After my divorce, I had a string of people enter my life that included friends and romantic interests. They provided me with the sense of belonging and family, but just as soon as they entered my life , they were gone. It seemed like none of them were around after my father died which is when I needed someone the most. These people went from liking everything I posted on social media and then, suddenly noticed nothing I contributed to the online world. People that I thought were friends would pass me in a store and pretend like they did not even know me. Could it be that people were comfortable with the happy, goofy Holly but uncomfortable with the deep thinking, hurting Holly? I began to think about how fleeting friendships can be.
My thoughts began to drift to my marriage. We spent years together being best friends and a team against the world, but in an instant, we both treated strangers better than the way we treated each other. This is probably because impropriety takes some level of comfort mixed with a pinch of disdain. No matter what I did to repair any damage to any of the relationships, it seemed people were basically telling me, "Na na a boo boo, stick your head in doo doo!" because I could never catch them and put them back in my life. I felt a thousand times worse than I did as a child though because the one thing that has been important to me is deep meaningful connections. I realized that people move on without me in their life, but I also began to understand why.
When we are all driving the interstate together, we may all be driving west, but we may need to eventually take an exit and go to a different city because we all have different destinations. When we are in high school, oftentimes our friends choose different career paths and gain a different group of more like minded friends. Conflict occurs when two people have two differing goals. Is there anything innately wrong with either individual with an opposing goal? No!

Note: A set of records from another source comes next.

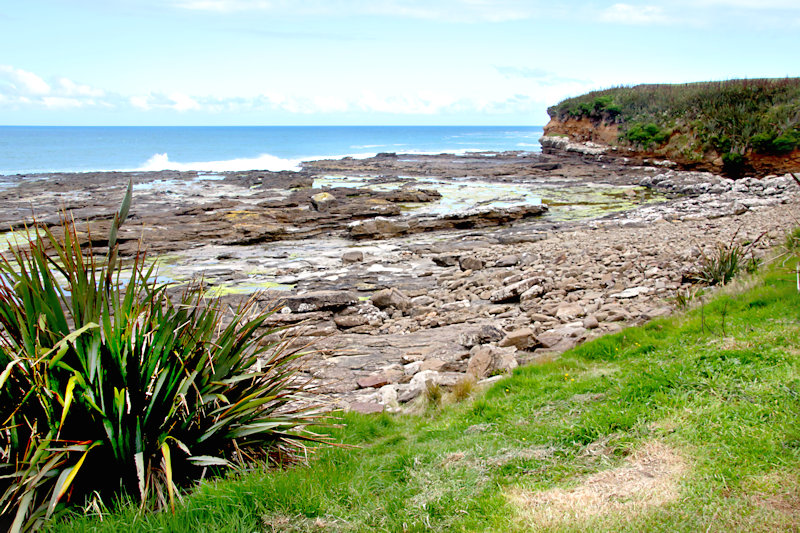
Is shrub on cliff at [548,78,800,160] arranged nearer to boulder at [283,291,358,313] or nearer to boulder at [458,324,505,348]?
boulder at [283,291,358,313]

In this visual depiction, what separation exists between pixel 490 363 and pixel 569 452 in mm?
2942

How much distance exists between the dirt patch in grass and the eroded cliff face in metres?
32.3

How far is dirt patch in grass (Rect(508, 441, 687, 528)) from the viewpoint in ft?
9.93

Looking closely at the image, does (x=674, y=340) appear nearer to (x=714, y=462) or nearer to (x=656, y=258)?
(x=714, y=462)

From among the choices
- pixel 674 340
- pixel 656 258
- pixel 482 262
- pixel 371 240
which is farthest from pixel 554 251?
pixel 674 340

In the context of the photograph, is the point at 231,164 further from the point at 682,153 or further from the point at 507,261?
the point at 507,261

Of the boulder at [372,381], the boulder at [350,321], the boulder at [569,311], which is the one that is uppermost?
the boulder at [569,311]

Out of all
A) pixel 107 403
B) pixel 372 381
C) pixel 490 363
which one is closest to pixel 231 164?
pixel 372 381

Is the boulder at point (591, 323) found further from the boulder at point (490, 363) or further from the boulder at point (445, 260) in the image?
the boulder at point (445, 260)

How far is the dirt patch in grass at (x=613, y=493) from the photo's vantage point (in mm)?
3027

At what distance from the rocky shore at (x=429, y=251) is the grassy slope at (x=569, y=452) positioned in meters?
1.43

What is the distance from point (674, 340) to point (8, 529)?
5.78m

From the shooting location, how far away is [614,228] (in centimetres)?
1877

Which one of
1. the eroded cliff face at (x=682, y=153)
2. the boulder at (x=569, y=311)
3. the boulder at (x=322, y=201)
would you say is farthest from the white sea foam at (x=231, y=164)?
the boulder at (x=569, y=311)
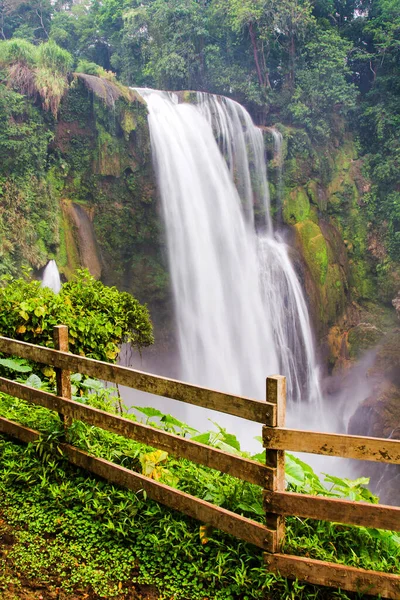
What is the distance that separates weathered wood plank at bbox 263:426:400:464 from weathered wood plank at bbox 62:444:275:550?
44 cm

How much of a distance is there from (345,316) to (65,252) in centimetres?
1053

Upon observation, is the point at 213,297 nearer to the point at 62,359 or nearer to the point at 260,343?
the point at 260,343

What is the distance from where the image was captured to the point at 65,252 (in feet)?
43.2

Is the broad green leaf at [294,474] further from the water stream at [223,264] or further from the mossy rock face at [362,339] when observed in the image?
the mossy rock face at [362,339]

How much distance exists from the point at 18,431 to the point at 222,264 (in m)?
12.4

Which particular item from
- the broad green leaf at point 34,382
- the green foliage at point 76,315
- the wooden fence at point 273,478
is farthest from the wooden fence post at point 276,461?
the green foliage at point 76,315

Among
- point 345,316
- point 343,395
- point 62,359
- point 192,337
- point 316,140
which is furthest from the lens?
point 316,140

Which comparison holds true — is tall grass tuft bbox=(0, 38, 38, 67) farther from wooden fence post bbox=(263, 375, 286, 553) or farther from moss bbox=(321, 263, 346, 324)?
wooden fence post bbox=(263, 375, 286, 553)

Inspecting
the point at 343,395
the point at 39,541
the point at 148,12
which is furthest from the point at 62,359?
the point at 148,12

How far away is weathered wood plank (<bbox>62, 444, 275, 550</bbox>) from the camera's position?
247 cm

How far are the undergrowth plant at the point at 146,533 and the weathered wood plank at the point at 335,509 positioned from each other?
0.25 metres

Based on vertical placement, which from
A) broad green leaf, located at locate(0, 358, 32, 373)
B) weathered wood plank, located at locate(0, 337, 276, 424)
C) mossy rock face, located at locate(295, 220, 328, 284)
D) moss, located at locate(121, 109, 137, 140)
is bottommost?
mossy rock face, located at locate(295, 220, 328, 284)

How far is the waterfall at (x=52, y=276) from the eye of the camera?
41.2 ft

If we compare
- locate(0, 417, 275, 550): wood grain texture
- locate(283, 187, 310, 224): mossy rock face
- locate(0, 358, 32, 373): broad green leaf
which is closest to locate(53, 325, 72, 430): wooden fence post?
locate(0, 417, 275, 550): wood grain texture
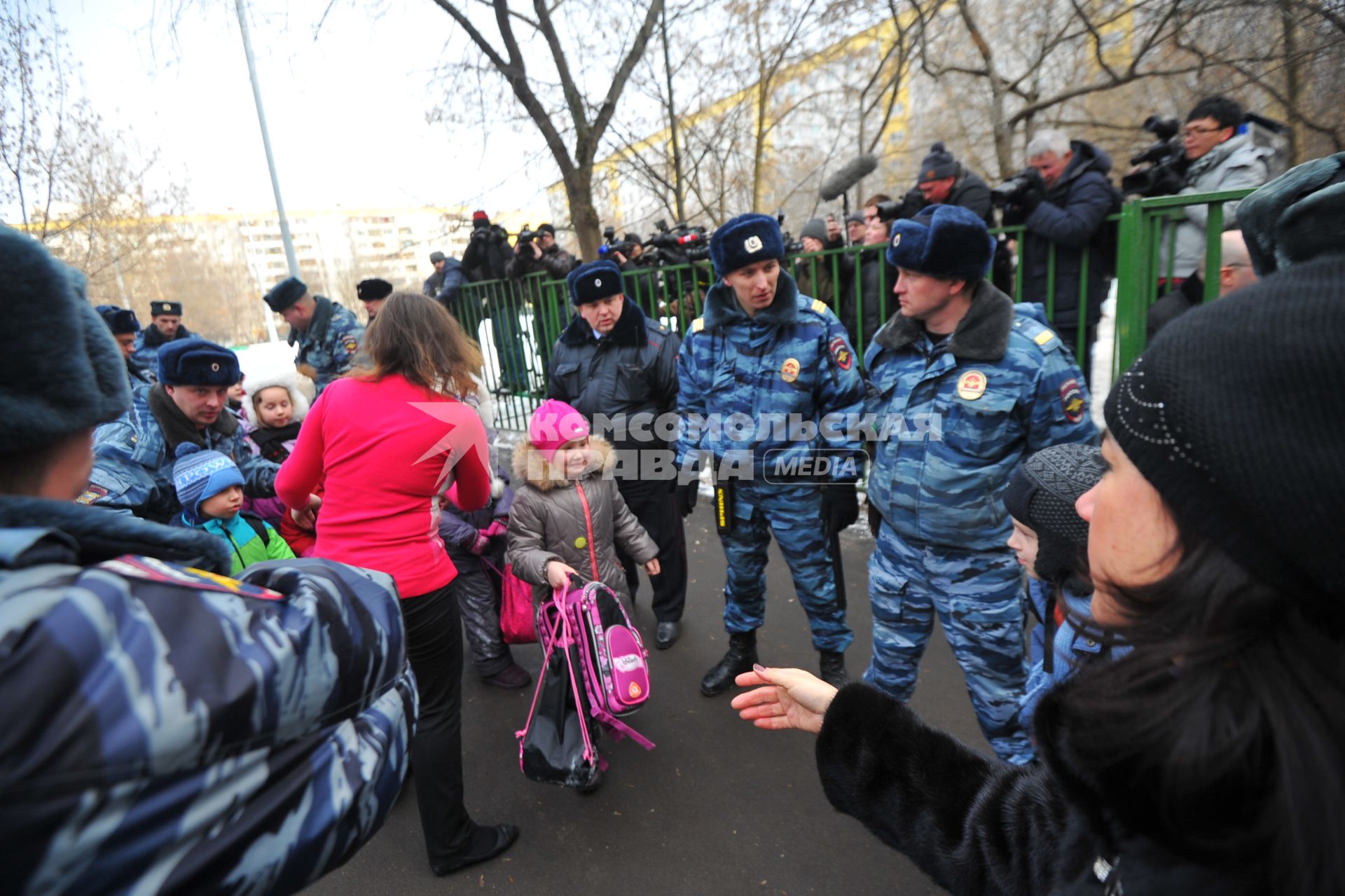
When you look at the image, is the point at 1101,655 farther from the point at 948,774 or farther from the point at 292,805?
the point at 292,805

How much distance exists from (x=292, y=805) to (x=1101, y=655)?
1130mm

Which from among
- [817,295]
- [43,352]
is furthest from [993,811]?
[817,295]

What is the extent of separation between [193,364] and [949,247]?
123 inches

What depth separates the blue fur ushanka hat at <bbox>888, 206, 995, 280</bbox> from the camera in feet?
7.48

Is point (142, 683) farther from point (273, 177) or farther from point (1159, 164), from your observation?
point (273, 177)

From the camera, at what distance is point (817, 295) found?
4.93 m

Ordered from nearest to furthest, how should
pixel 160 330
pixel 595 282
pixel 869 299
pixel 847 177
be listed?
1. pixel 595 282
2. pixel 869 299
3. pixel 847 177
4. pixel 160 330

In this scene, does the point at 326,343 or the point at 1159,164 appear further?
the point at 326,343

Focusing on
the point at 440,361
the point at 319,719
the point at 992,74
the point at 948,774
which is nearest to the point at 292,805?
the point at 319,719

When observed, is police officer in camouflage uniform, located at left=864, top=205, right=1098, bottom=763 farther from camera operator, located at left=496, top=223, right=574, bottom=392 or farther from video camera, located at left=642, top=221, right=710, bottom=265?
camera operator, located at left=496, top=223, right=574, bottom=392

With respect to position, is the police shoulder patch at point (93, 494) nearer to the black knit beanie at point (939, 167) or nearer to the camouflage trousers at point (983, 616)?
the camouflage trousers at point (983, 616)

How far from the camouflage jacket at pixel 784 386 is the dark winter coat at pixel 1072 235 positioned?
1.72 meters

I was rejected, not because of them but because of me. There was a shift in my path, and they could no longer follow me. They had different aspirations, interests, and desires. Although I wanted them to enjoy my path with me, they had their own they needed to take. Even though, in hindsight, it had to be, it is still painful to be just an ordinary person to them, but it is necessary for us to fight our ego-centrism, live our purpose, and let others live theirs. When I decided to take this viewpoint, I realized rejection does not exist in the sense we tend to see it. Rejection occurs when two people just have two different destinies. Sometimes only one person recognizes it, and sometimes, both of you recognize it. Regardless, you must part ways to follow what you innately feel is right.
I have learned the comfort of being alone and writing my songs, poetry, essays, and blogs. Thoughts that consumed me and kept me awake at night are now released through art that I would not be able to accomplish without my solitude. So in this real life playground game, we are all winners as long as we recognize that the negatives put us on the correct path, and we refuse to allow ourselves to be the victim. To my former depressed, anxiety-ridden, and always the victim self, "Na na a boo boo, stick your head in doo doo!"